*** Opening of Extracted material ***

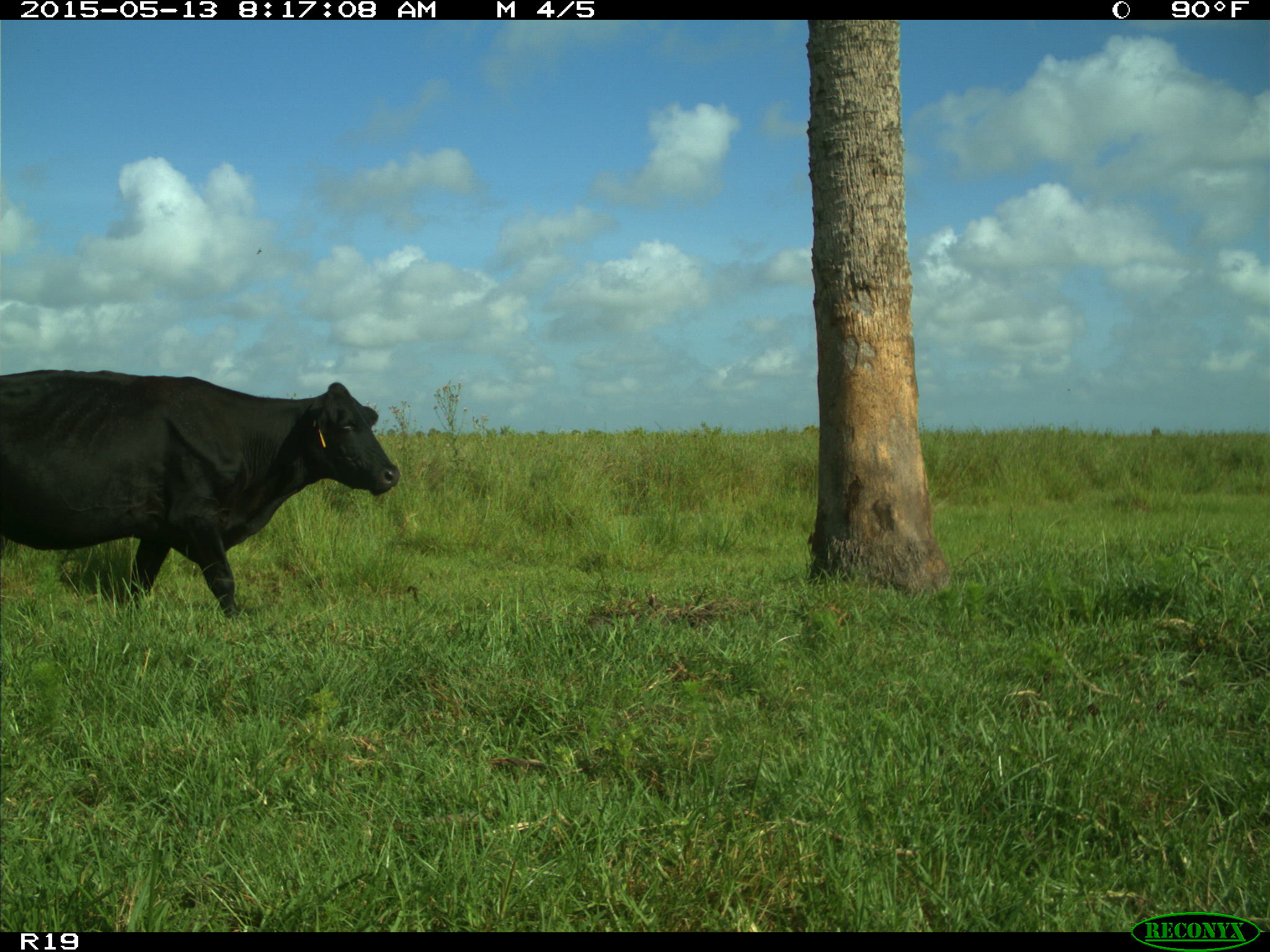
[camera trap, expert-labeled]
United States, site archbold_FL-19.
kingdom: Animalia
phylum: Chordata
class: Mammalia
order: Artiodactyla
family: Bovidae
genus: Bos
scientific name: Bos taurus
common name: domestic cow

*** Close of Extracted material ***

__Your objective__. Although the records contain pictures, only the text should be copied, exactly as it stands.

__Response to this task__.
[camera trap, expert-labeled]
United States, site archbold_FL-19.
kingdom: Animalia
phylum: Chordata
class: Mammalia
order: Artiodactyla
family: Bovidae
genus: Bos
scientific name: Bos taurus
common name: domestic cow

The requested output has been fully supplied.